Material for this task:
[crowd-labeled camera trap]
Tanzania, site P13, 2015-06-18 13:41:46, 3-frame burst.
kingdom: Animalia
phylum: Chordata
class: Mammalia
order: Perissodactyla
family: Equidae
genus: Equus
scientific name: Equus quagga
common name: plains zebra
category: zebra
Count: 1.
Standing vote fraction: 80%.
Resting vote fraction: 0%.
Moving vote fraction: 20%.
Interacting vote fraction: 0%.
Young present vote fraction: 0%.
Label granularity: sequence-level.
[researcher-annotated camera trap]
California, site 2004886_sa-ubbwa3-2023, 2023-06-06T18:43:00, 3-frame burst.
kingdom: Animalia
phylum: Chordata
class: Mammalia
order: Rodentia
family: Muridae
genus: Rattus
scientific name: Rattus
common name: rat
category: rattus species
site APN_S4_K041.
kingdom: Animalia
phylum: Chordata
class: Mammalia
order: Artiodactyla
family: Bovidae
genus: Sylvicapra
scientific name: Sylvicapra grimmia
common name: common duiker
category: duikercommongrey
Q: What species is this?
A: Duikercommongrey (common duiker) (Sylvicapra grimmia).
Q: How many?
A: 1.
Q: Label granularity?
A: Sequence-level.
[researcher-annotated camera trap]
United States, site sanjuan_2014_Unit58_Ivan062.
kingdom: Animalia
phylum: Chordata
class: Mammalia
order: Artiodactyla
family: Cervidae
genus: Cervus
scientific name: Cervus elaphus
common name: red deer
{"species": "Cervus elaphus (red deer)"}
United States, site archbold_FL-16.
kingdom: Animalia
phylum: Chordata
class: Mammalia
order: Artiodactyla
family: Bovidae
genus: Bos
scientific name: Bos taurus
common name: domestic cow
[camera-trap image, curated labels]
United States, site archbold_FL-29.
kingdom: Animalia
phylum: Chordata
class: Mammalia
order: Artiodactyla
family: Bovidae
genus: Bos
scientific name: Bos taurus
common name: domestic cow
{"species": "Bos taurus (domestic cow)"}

What you will do: Every line where "fraction" appears must be returned from the listing above.

Response to this task:
Standing vote fraction: 80%.
Resting vote fraction: 0%.
Moving vote fraction: 20%.
Interacting vote fraction: 0%.
Young present vote fraction: 0%.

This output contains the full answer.